USDC Krump EVVM x402 Payment
PassAudited by VirusTotal on May 12, 2026.
Overview
Type: OpenClaw Skill Name: usdckrump Version: 0.1.2 The OpenClaw AgentSkills skill bundle 'usdckrump' is designed for making USDC Krump payments on Story Aeneid EVVM using the x402 protocol, supporting both Privy server wallets and direct private key signing. The `SKILL.md` and code clearly define its purpose and security considerations, including advice against storing private keys in plain environment variables. The `src/privy-signer.ts` component legitimately interacts with `https://auth.privy.io` for cryptographic operations, and blockchain interactions are via standard RPC endpoints. There is no evidence of intentional malicious behavior such as unauthorized data exfiltration, remote code execution, persistence, or prompt injection attempts against the agent. External repository references are for user-initiated examples, not dynamic code fetching by the skill.
Findings (0)
Artifact-based informational review of SKILL.md, metadata, install specs, static scan signals, and capability signals. ClawScan does not execute the skill or run runtime probes.
If invoked with incorrect or malicious parameters, the configured signer wallet could make an irreversible payment.

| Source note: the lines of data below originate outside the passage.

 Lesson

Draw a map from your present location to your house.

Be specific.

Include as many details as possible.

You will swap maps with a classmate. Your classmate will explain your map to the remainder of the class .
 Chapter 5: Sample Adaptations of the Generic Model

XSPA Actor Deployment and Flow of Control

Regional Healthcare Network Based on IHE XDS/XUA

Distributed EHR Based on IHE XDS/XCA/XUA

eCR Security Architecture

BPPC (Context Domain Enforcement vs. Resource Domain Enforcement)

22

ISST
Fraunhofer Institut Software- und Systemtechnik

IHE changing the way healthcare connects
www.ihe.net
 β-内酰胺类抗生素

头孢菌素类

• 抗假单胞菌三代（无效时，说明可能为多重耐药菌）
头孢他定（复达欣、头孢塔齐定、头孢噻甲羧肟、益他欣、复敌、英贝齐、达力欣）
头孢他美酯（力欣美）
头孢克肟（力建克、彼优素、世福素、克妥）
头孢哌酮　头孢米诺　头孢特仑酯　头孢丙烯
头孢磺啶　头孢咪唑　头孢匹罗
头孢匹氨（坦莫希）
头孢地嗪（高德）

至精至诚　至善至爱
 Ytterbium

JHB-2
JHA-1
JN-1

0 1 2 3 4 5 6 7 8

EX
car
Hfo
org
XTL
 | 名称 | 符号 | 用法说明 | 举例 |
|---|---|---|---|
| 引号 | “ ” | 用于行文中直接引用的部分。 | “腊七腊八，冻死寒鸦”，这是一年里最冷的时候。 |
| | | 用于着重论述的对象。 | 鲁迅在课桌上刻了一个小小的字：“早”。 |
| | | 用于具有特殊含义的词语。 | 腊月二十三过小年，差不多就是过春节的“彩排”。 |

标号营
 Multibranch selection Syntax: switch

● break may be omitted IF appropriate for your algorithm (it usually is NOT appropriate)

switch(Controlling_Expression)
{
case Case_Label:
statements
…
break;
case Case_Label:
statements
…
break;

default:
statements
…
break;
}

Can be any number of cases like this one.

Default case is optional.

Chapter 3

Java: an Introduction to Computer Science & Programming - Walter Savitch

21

The function signs and submits an on-chain payment using supplied recipient, amount, adapter, and signature parameters; no code-level approval step, spend limit, or recipient restriction is visible.
const tx = await adapter.payViaEVVMWithX402({ from, to, ... amount, ... receiptId, evvmNonce, ... evvmSignature: evvmSig.signature }); const receipt = await tx.wait();Require explicit per-payment user confirmation, verify recipient/token/adapter/RPC details, and configure Privy wallet policies or spending limits before enabling autonomous use.
Anyone who obtains these credentials or a reused private key could control or spend from the associated wallet.
The skill needs credentials that can sign wallet operations. This is purpose-aligned, but it is sensitive authority and the registry metadata lists no required env vars or primary credential.
Set `PRIVY_APP_ID` and `PRIVY_APP_SECRET` ... For the legacy `payViaEVVM` path, the payer private key must be supplied (e.g. `AGENT_PRIVATE_KEY`).
Use dedicated low-balance wallets, avoid reusing private keys, prefer Privy-managed wallets with policies, and ensure credentials are declared and stored securely.
A user may execute unreviewed external code with a wallet key and move assets into an EVVM ledger.
The referenced `lz-bridge` deposit script is not present in the supplied file manifest/install spec, yet the instructions ask the user to run external repo code while exposing a payer private key.
Run this in the full USDC Krump repo ... `cd lz-bridge` ... `PRIVATE_KEY=0x<payer_key> DEPOSIT_AMOUNT=1000000 npm run evvm:deposit-usdck`
Only run this from an audited repository and pinned commit, inspect the deposit script first, and use a dedicated test wallet or policy-limited signer.
Users could follow examples or trust addresses for a different token/codebase than the one they intended to use.
The evaluated skill is described as USDC Krump/USDC.k, while package and example artifacts still reference USDC.d/usdcdance naming. For a payment skill, token and contract identity ambiguity can mislead users.
"description": "Pay with USDC.d via x402 protocol on Story Aeneid EVVM using Privy"
Reconcile the USDC.k versus USDC.d naming, repository links, versions, and contract addresses before using the skill for any wallet-funded operation.